There is also a "Huff & Puff" Yahoo Group.

    I have an early X-Lock kit. I corresponded quite a bit with Ron Taylor via email, and boy he takes the time to answer emails. In fact he started the dialog by asking me how my X-Lock installation went after he realized that the PDF manual had a typo in it. This has since been corrected.

    My main issue was/is that the VFO locks while I am still tuning. This means it is tough to get the frequency closer than 30 hz to the target, say 3870.03 instead of 3870.00. Soon after corresponding with Ron about this he reprogrammed the PIC to allow longer tuning time default, and user programmable tuning time. It is neat that you can slowly (like drift) turn the frequency knob on the VFO and the frequency stays constant until you run out of varactor diode tuning voltage range. This is like AFC on a FM broadcast tuner.

    Once you go X-Lock you don't go back. Gone are the 100's of hours trying to tediously play with temperature compensation ratio's, and then another logging of freq versus time over another temperature cycle of the VFO.

    For those that rather "spin their own" H&P stabilizer, Hans Summers site has many examples where a few dollars of digital IC's and a wrist watch crystal will make a H&P. Keep in mind that virtually NONE of these will H&P within 10Hz, but instead H&P within 64Hz or 128Hz. Sure, this is good enough for AM, but with SSB today you will hear, "Hey OM, your drifting out of the band"!
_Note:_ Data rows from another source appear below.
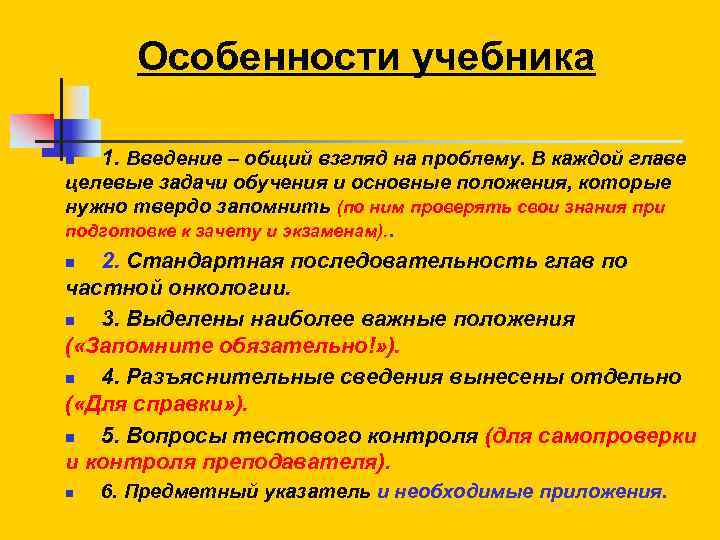 Особенности учебника

1. Введение – общий взгляд на проблему. В каждой главе целевые задачи обучения и основные положения, которые нужно твердо запомнить (по ним проверять свои знания при подготовке к зачету и экзаменам)..

2. Стандартная последовательность глав по частной онкологии.

3. Выделены наиболее важные положения («Запомните обязательно!»).

4. Разъяснительные сведения вынесены отдельно («Для справки»).

5. Вопросы тестового контроля (для самопроверки и контроля преподавателя).

6. Предметный указатель и необходимые приложения.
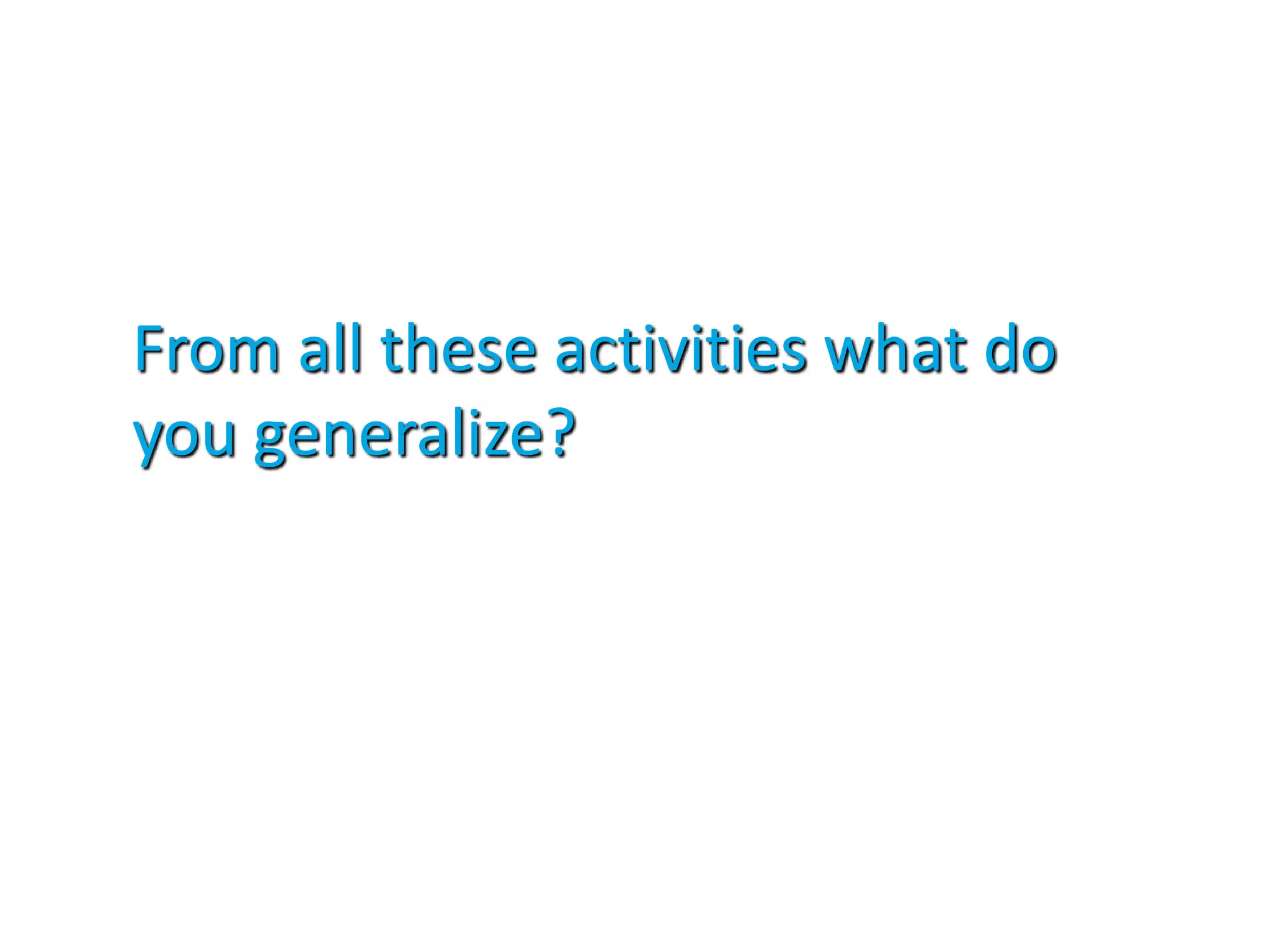 From all these activities what do you generalize?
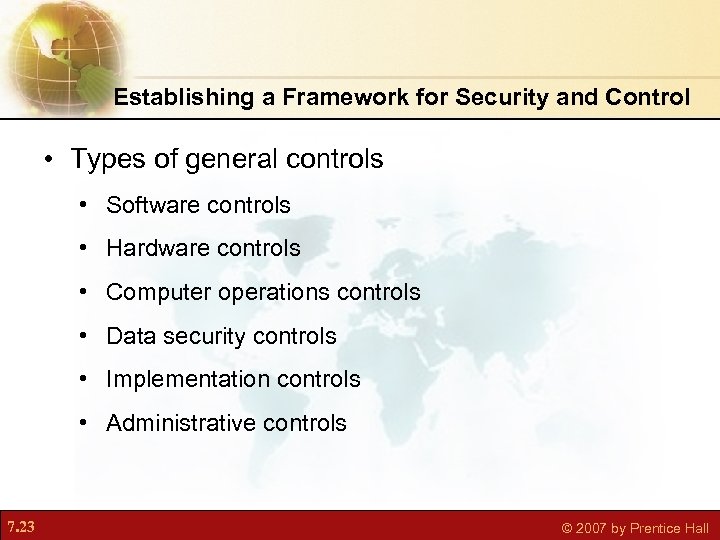 Establishing a Framework for Security and Control

• Types of general controls

• Software controls

• Hardware controls

• Computer operations controls

• Data security controls

• Implementation controls

• Administrative controls

7.23

© 2007 by Prentice Hall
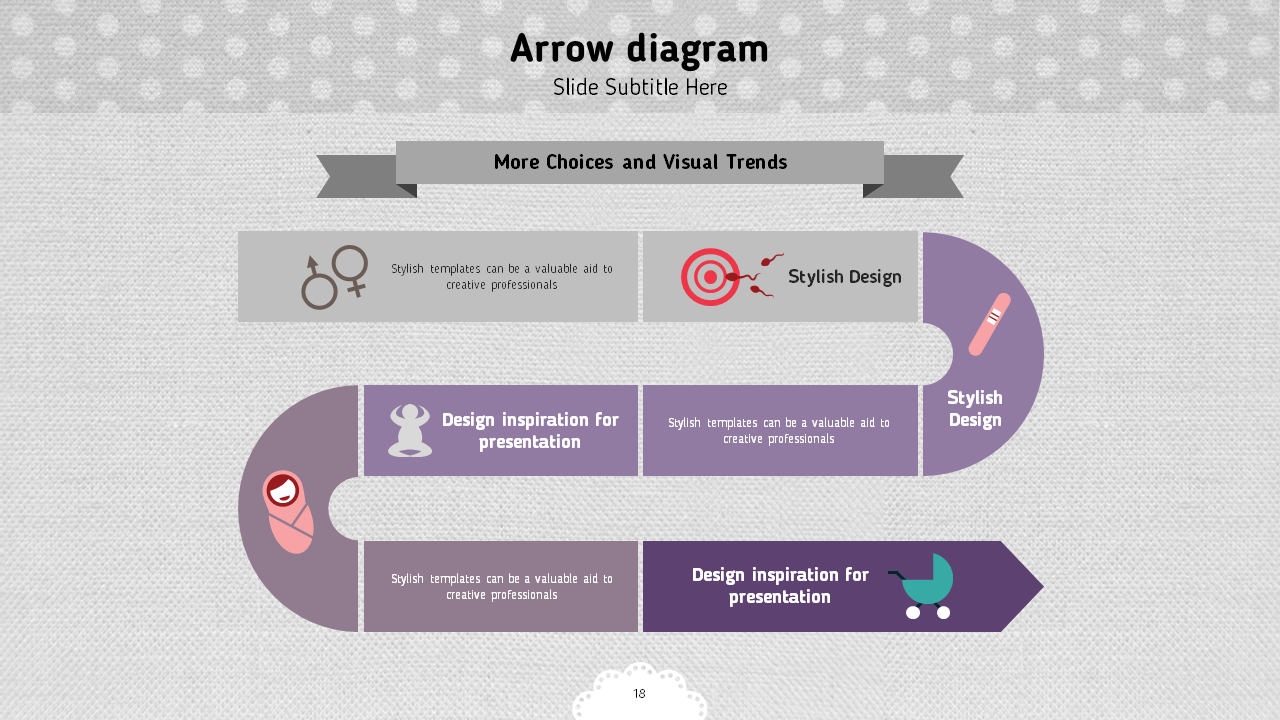 Arrow diagram
Slide Subtitle Here

More Choices and Visual Trends

Stylish templates can be a valuable aid to creative professionals

Stylish Design

Stylish Design

Design inspiration for presentation

Stylish templates can be a valuable aid to creative professionals

Stylish templates can be a valuable aid to creative professionals

Design inspiration for presentation

18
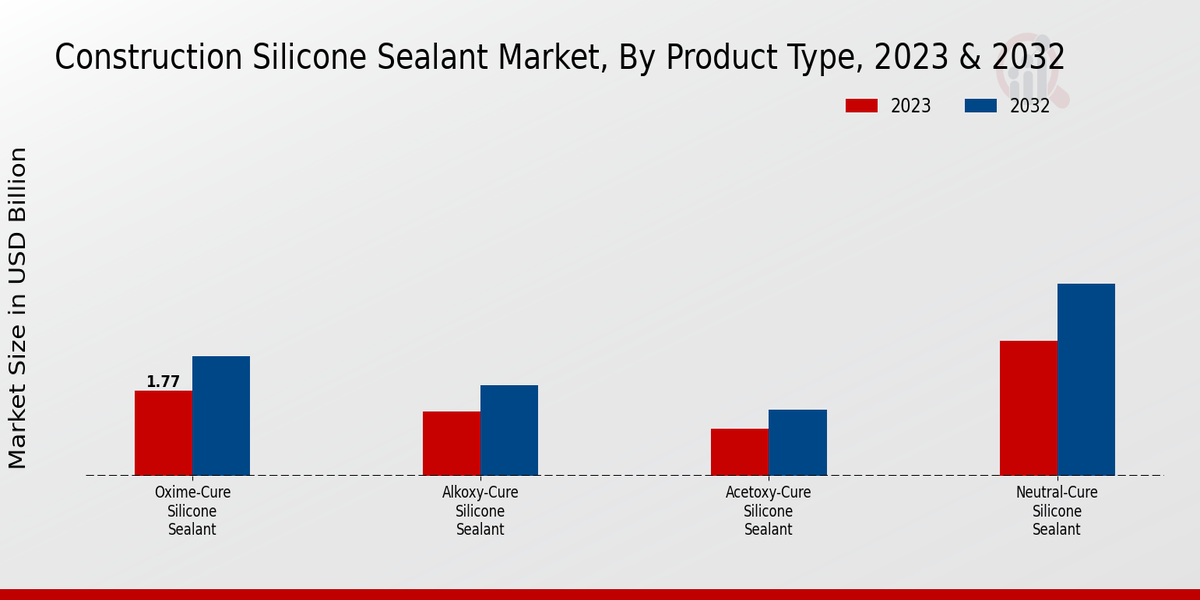 Construction Silicone Sealant Market, By Product Type, 2023 & 2032

2023
2032

Market Size in USD Billion

1.77

Oxime-Cure Silicone Sealant

Alkoxy-Cure Silicone Sealant

Acetoxy-Cure Silicone Sealant

Neutral-Cure Silicone Sealant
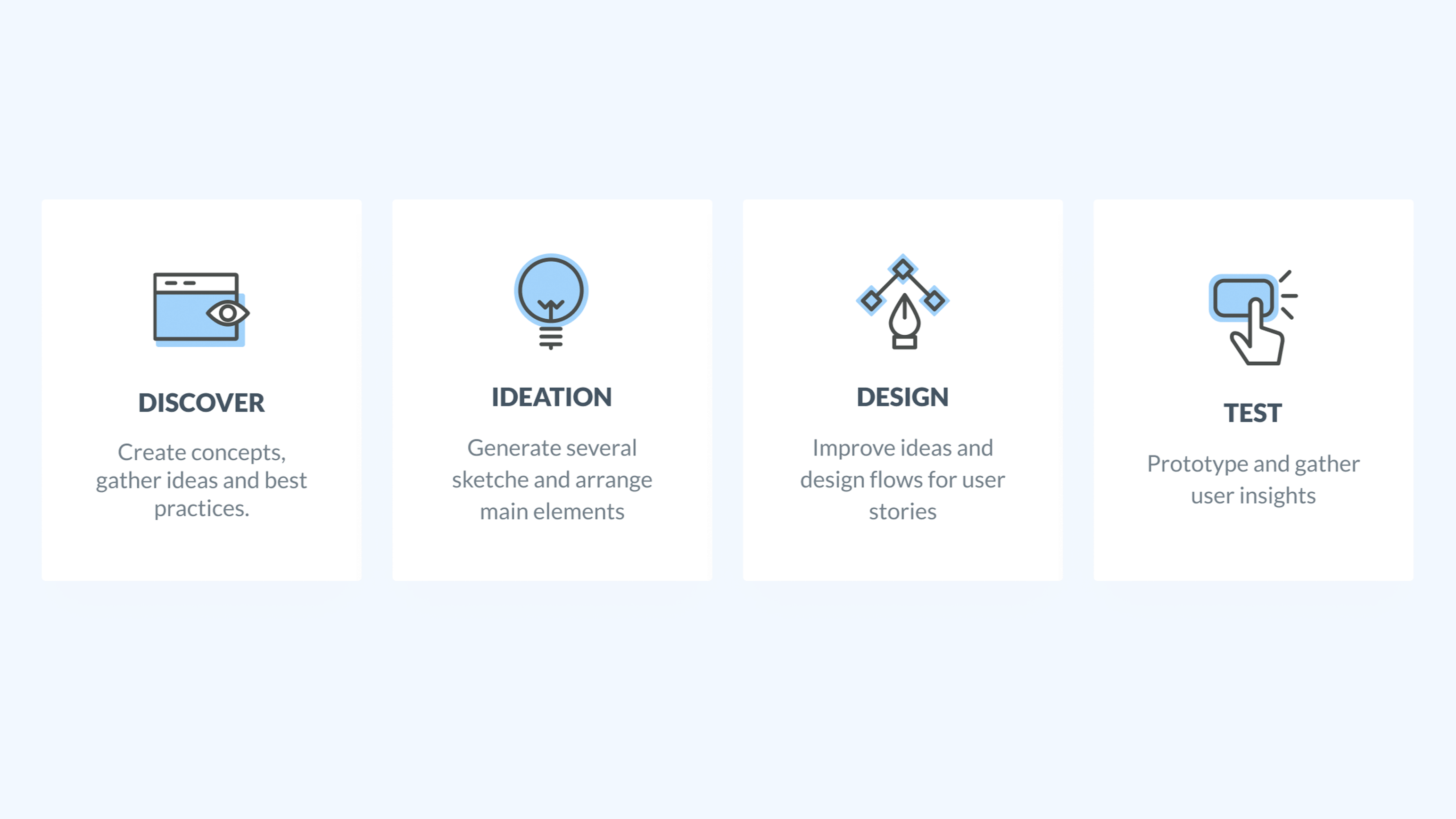 DISCOVER

Create concepts, gather ideas and best practices.

IDEATION

Generate several sketche and arrange main elements

DESIGN

Improve ideas and design flows for user stories

TEST

Prototype and gather user insights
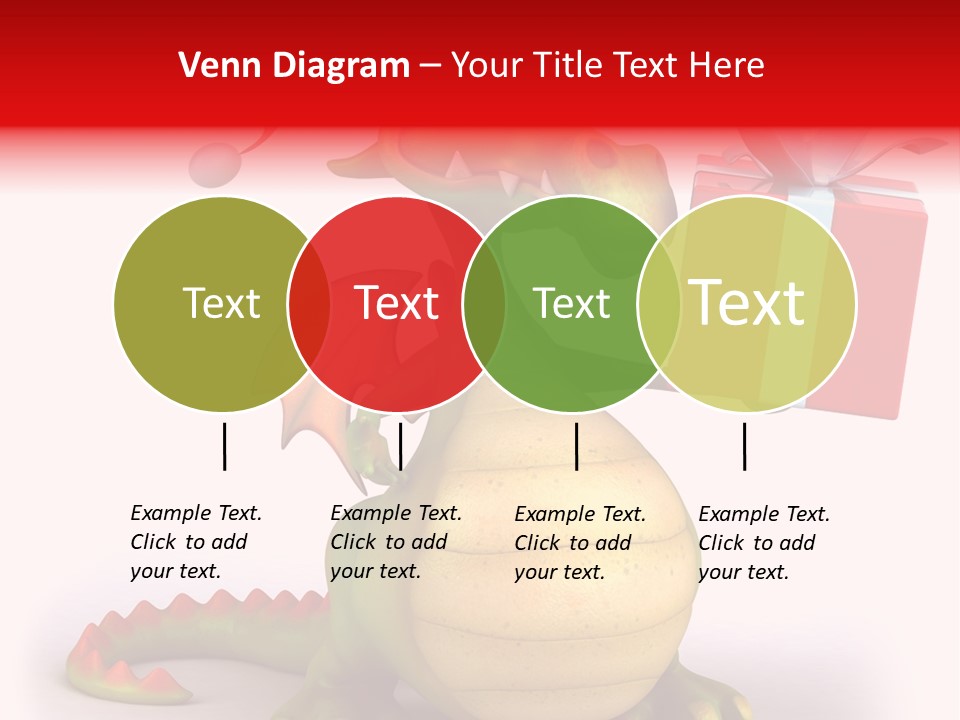 Venn Diagram – Your Title Text Here

Text

Text

Text

Text

Example Text. Click to add your text.

Example Text. Click to add your text.

Example Text. Click to add your text.

Example Text. Click to add your text.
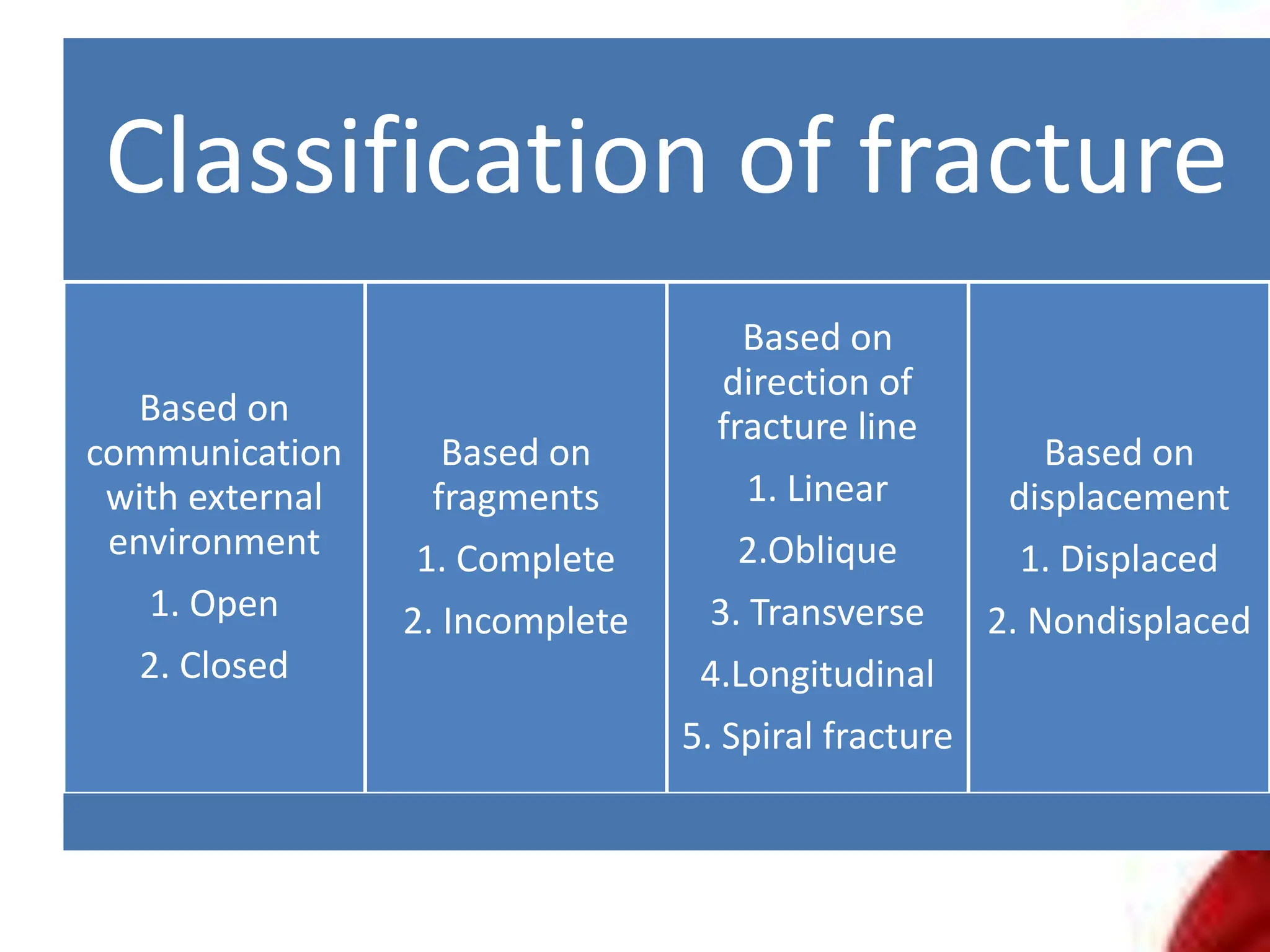 Classification of fracture

Based on communication with external environment

1. Open

2. Closed

Based on fragments

1. Complete

2. Incomplete

Based on direction of fracture line

1. Linear

2.Oblique

3. Transverse

4.Longitudinal

5. Spiral fracture

Based on displacement

1. Displaced

2. Nondisplaced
    One problem with the simple H&P circuits is that the digital circuitry controls the analog varactor tuning voltage. As a result, the tuning voltage is likely to be modulated such that the carrier is "raspy", or no longer a 'T9' note. With X-Lock, Ron goes through great pains to eliminate this effect. He uses opto-couplers between the digital and analog circuitry, and separate power supplies.